Corrió rápidamente a su habitación. ¿Dónde había visto él el juego por última vez? ¿En el escritorio? En vano, buscó de arriba a abajo en los cuatro cajones. En la estantería tampoco estaba, y en el ropero sólo encontró álbumes de sellos y tebeos. Por último, su vista fue a dar en los juegos reunidos. ¡Se los llevaría entonces! Se colocó la caja de cartón bajo el brazo y salió al vestíbulo.
—¡Hasta luego! —exclamó cerrando tras sí la puerta de la calle.
—¡Al fin! —recibió el vampiro grande a Anton en el cuarto de las bicicletas—. ¡Has tardado un siglo!
—Yo..., he tenido antes que contar a mis padres adonde iba.
—¿Y? —exclamó Rüdiger—. ¿Qué es lo que has dicho?
—Que iba a casa de un amigo.
—¡Bah... amigo! —siseó el vampiro grande—. ¡Mejor ayúdanos a cargarlo!
—¿Y el juego? —preguntó desamparado Anton.
—¿Qué juego? —El vampiro examinó la caja de cartón que estaba bajo el brazo de Anton—. ¡Dámelo! —al decir esto, agarró la caja de cartón y la hizo desaparecer bajo su capa.
—¡Eh! —protestó Anton mirando a Rüdiger en busca de ayuda. Sin embargo, éste sólo se encogió de hombros.
—¡Venga, vamos! —bramó el vampiro grande—. ¡Agarra! ¡Tú delante y Rüdiger detrás!
—¿Y tú? —preguntó Anton mientras levantaba el ataúd.
—¡Yo mantendré la puerta abierta!
El ataúd pesaba más de lo que él había pensado, ¡y Rüdiger tampoco era precisamente el más fuerte! Jadeando, alcanzaron la puerta del sótano de Anton.
—¿Qué pasa? —preguntó el vampiro grande observando con sarcasmo cómo Anton y Rüdiger se frotaban los dedos doloridos.
—¿Có... cómo habéis conseguido traer el ataúd hasta aquí? —preguntó Anton.
—Lumpi lo ha traído —contestó Rüdiger.
—¡Y, además, solo! —exclamó Lumpi.
—Vaya —susurró Anton. Entonces era efectivamente Lumpi el Fuerte. Lleno de respeto lo miró de soslayo. ¡Reñir con Lumpi podía ser muy peligroso!
—¿No vas a abrir de una vez? —refunfuñó Lumpi.

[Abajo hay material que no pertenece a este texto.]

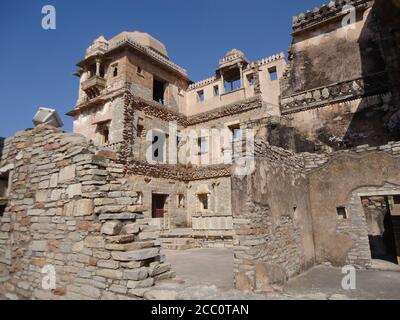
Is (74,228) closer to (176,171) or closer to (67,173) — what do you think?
(67,173)

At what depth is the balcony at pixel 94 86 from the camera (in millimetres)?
16375

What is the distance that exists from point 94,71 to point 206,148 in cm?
917

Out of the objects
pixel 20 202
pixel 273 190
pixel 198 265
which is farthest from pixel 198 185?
pixel 20 202

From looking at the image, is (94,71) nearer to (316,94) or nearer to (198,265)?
(316,94)

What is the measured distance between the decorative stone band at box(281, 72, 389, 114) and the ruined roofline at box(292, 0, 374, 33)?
136 inches

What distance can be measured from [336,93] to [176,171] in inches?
412

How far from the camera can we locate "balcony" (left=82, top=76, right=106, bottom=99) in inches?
645

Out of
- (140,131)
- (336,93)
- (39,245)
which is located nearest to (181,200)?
(140,131)

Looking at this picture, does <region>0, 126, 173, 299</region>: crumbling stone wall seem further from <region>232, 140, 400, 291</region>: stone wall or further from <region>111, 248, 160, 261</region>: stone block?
<region>232, 140, 400, 291</region>: stone wall

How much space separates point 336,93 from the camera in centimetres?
1086

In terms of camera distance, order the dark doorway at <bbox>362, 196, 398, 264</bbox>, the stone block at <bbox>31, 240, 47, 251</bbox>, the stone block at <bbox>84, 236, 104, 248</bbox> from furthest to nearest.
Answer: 1. the dark doorway at <bbox>362, 196, 398, 264</bbox>
2. the stone block at <bbox>31, 240, 47, 251</bbox>
3. the stone block at <bbox>84, 236, 104, 248</bbox>

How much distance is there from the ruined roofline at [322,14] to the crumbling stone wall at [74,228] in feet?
38.7

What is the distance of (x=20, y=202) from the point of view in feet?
19.0

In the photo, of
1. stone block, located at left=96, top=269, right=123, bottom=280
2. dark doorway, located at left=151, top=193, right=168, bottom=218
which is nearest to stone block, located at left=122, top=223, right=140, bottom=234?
stone block, located at left=96, top=269, right=123, bottom=280
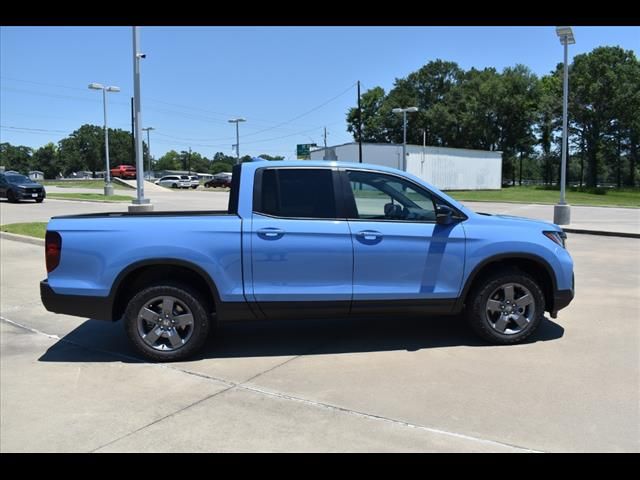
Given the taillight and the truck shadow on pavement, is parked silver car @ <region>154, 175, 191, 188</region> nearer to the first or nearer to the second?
the truck shadow on pavement

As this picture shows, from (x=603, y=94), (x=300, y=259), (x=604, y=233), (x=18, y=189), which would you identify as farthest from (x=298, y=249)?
(x=603, y=94)

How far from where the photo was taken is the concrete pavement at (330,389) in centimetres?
342

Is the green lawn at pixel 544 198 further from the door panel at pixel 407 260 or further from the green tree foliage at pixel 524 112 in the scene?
the door panel at pixel 407 260

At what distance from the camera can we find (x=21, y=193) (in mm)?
26609

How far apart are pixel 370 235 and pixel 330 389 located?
57.9 inches

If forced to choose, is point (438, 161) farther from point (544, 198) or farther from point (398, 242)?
point (398, 242)

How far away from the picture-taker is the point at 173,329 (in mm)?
4863

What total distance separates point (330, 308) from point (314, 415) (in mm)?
1337

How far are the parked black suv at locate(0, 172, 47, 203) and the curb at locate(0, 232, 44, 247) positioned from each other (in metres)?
15.2

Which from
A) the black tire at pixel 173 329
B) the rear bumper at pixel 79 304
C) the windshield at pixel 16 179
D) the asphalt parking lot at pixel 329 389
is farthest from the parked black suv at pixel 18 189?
the black tire at pixel 173 329

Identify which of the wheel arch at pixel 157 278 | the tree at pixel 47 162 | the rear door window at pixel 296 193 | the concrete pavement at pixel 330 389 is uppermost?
the tree at pixel 47 162

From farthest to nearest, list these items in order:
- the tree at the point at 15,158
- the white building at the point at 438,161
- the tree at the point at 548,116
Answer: the tree at the point at 15,158
the tree at the point at 548,116
the white building at the point at 438,161
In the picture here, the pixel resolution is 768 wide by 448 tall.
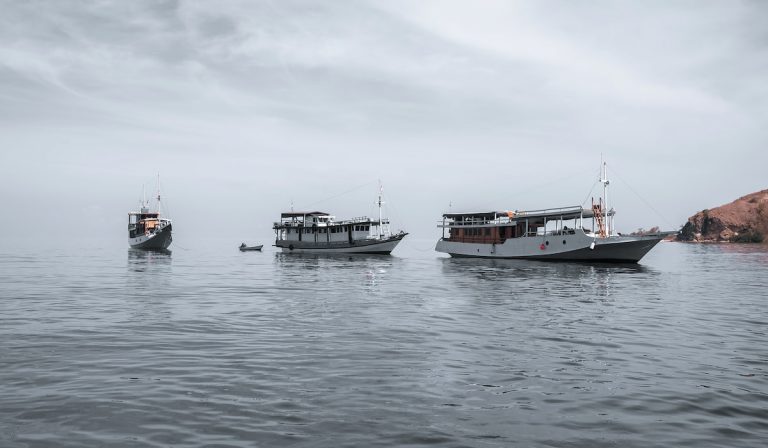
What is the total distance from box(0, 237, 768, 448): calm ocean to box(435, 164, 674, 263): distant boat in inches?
1220

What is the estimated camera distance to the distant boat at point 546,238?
5647 cm

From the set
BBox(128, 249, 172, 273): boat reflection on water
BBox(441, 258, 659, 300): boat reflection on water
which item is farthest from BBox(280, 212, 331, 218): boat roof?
BBox(441, 258, 659, 300): boat reflection on water

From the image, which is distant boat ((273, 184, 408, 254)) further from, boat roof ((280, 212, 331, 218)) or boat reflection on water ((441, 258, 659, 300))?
boat reflection on water ((441, 258, 659, 300))

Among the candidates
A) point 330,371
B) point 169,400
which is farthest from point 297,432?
point 330,371

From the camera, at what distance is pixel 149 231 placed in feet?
329

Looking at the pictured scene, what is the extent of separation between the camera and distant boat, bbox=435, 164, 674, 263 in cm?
5647

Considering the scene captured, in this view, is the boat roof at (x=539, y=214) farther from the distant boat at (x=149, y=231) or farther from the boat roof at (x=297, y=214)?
the distant boat at (x=149, y=231)

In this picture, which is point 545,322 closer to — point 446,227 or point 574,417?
point 574,417

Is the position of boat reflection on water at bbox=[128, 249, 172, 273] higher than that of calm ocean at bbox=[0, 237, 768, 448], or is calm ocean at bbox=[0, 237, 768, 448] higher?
boat reflection on water at bbox=[128, 249, 172, 273]

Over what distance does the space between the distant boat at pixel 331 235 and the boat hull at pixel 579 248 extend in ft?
64.1

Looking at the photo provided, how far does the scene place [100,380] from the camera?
1143 cm

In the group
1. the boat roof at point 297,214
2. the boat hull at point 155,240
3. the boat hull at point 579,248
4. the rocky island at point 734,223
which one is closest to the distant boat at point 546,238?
the boat hull at point 579,248

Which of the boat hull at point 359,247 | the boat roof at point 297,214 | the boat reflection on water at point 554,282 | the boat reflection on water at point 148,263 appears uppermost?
the boat roof at point 297,214

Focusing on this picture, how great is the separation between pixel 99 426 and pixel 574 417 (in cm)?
797
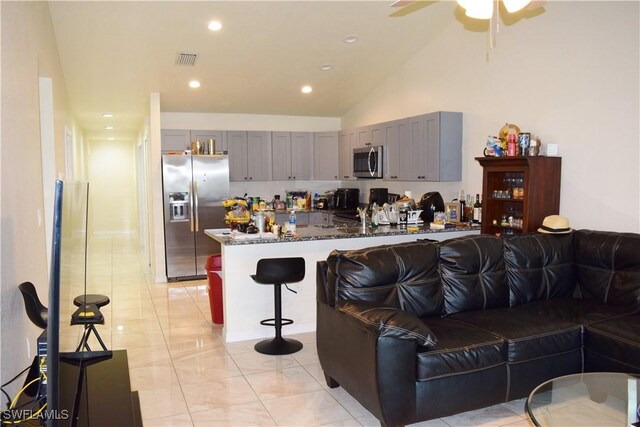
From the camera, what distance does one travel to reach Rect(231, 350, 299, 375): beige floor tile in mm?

—En... en seguida —dijo Anton sacando presuroso del bolsillo la llave del sótano. Con manos temblorosas la introdujo en el candado; la puerta se abrió chirriando. Lumpi empujó el ataúd dentro del cuarto y cerró la puerta tras ellos.
—¿De... debo encender la luz? —tartamudeó Anton.
—¿La luz? —resopló Lumpi—. ¿Estás loco?
—¡Pero si no vemos absolutamente nada!
—¡Yo sí! —declaró Lumpi, y empezó a echar a un lado las cajas de cartón que había en el centro del cuarto.
—¡Cuidado! —gritó Anton—. ¡Eso son botellas de vino!
Demasiado tarde; se produjo un ruido de cristales y empezó a formarse un gran charco en el suelo.
—No importa —declaró—, ya se secará.